Chen Lei, Chen Wensu, Shao Yameng, Zhang Min, Li Zhi, Wang Zhirong, Lu Yuan
Department of Cardiology, The Affiliated Hospital of Xuzhou Medical University, Xuzhou, China.
Cardiology. 2022;147(4):381-388. doi: 10.1159/000524765. Epub 2022 May 17.
The combination of acute myocardial infarction (AMI) and atrial fibrillation (AF) is still a thorny problem in the clinic. At present, there are few reports on the role of soluble suppression of tumorigenicity 2 (sST2) in AF after AMI. This study was to explore the predictive value of sST2 in patients with AMI for new-onset AF.
This is a single-center retrospective clinical observation study. We continuously included AMI patients from September 2019 to November 2021. The concentration of sST2 in blood samples was determined. During admission, a suspicious heart rhythm was recorded by electrocardiogram (ECG) monitoring, and new-onset AF was confirmed by immediate body surface ECG.
After multiple factors were included, age, right coronary artery, high-sensitivity C-reactive protein, left ventricular ejection fraction, and sST2 were still risk factors for new-onset AF. The area under curve value of age and sST2 was more than 0.7, which showed good diagnostic value. For reevaluation, the sST2 was added to the clinical new-onset AF prediction model. It was found that the integrated discrimination improvement and net reclassification index in the model were improved significantly.

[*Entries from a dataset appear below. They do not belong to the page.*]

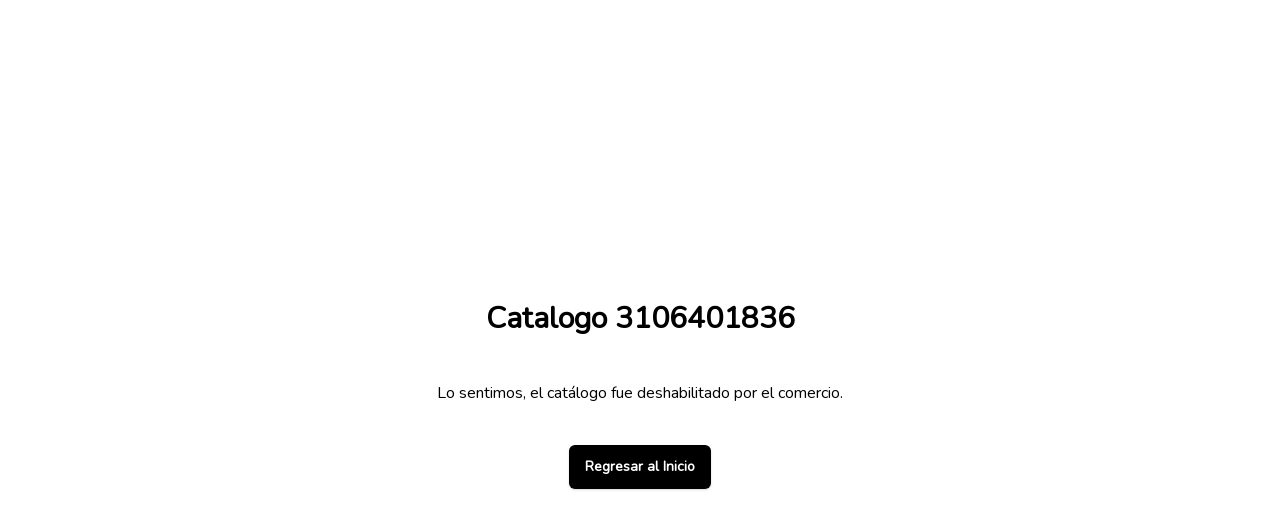

--- FILE ---
content_type: text/html
request_url: https://app.flipcat.io/book/Catalogo_3106401836/product/8ffb1c13-002a-46a8-bd65-f863dc8da029
body_size: 805
content:
<!DOCTYPE html><html lang="en"><head><meta charset="utf-8"><meta http-equiv="X-UA-Compatible" content="IE=edge"><meta name="viewport" content="width=device-width,initial-scale=1,maximum-scale=1,minimum-scale=0.8,user-scalable=no"><meta name="google-site-verification" content="oR_uE6Pj3x73Zvn_LtspSts9KURgpq5NfUCmAfuVBLg"><!--[if IE]><link rel="icon" type="image/x-icon" href="/favicon.ico"><![endif]--><link rel="stylesheet" href="https://fonts.googleapis.com/css?family=Nunito"><title>flipcat-front</title><link href="/css/BookView.cb9317d8.css" rel="prefetch"><link href="/css/FormView.4ddb064d.css" rel="prefetch"><link href="/css/ProductView.d34ddb48.css" rel="prefetch"><link href="/css/UserView.0a0edcea.css" rel="prefetch"><link href="/js/BookView.c1b6254b.js" rel="prefetch"><link href="/js/CartView.5db5b121.js" rel="prefetch"><link href="/js/DisabledView.beb5bd28.js" rel="prefetch"><link href="/js/FormView.2dbccb82.js" rel="prefetch"><link href="/js/Home.5275b660.js" rel="prefetch"><link href="/js/OrderFull.94fdbea1.js" rel="prefetch"><link href="/js/OrderFull~OrdersList.935f629b.js" rel="prefetch"><link href="/js/OrdersList.b1c400b8.js" rel="prefetch"><link href="/js/ProductView.1fb05e00.js" rel="prefetch"><link href="/js/UserView.5c2e29c4.js" rel="prefetch"><link href="/js/chunk-2d0e5e97.1e53915f.js" rel="prefetch"><link href="/css/app.bd62c715.css" rel="preload" as="style"><link href="/js/app.8f5a4226.js" rel="preload" as="script"><link href="/js/chunk-vendors.85f5fc01.js" rel="preload" as="script"><link href="/css/app.bd62c715.css" rel="stylesheet"><link rel="icon" type="image/png" sizes="32x32" href="/favicon.ico"><link rel="icon" type="image/png" sizes="16x16" href="/favicon.ico"><link rel="manifest" href="/manifest.json"><meta name="theme-color" content="#4DBA87"><meta name="apple-mobile-web-app-capable" content="yes"><meta name="apple-mobile-web-app-status-bar-style" content="default"><meta name="apple-mobile-web-app-title" content="flipcat-front"><link rel="apple-touch-icon" href="/favicon.ico"><link rel="mask-icon" href="/favicon.ico" color="#4DBA87"><meta name="msapplication-TileImage" content="/favicon.ico"><meta name="msapplication-TileColor" content="#000000"></head><body><noscript><strong>We're sorry but flipcat-front doesn't work properly without JavaScript enabled. Please enable it to continue.</strong></noscript><div id="app"></div><script src="/js/chunk-vendors.85f5fc01.js"></script><script src="/js/app.8f5a4226.js"></script></body></html>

sST2 is an independent predictor of new-onset AF in patients with AMI and can improve the accuracy of the AF risk model.
急性心肌梗死(AMI)合并心房颤动(AF)仍是临床上棘手的问题。目前,关于可溶性肿瘤抑制因子2(sST2)在AMI后AF中作用的报道较少。本研究旨在探讨sST2对AMI患者新发AF的预测价值。
这是一项单中心回顾性临床观察研究。我们连续纳入了2019年9月至2021年11月的AMI患者。测定血样中sST2的浓度。入院期间,通过心电图(ECG)监测记录可疑心律,并通过即刻体表心电图确诊新发AF。
纳入多因素后,年龄、右冠状动脉、高敏C反应蛋白、左心室射血分数和sST2仍是新发AF的危险因素。年龄和sST2的曲线下面积值均大于0.7,显示出良好的诊断价值。为进行重新评估,将sST2纳入临床新发AF预测模型。发现模型中的综合判别改善和净重新分类指数均有显著提高。
sST2是AMI患者新发AF的独立预测因子,可提高AF风险模型的准确性。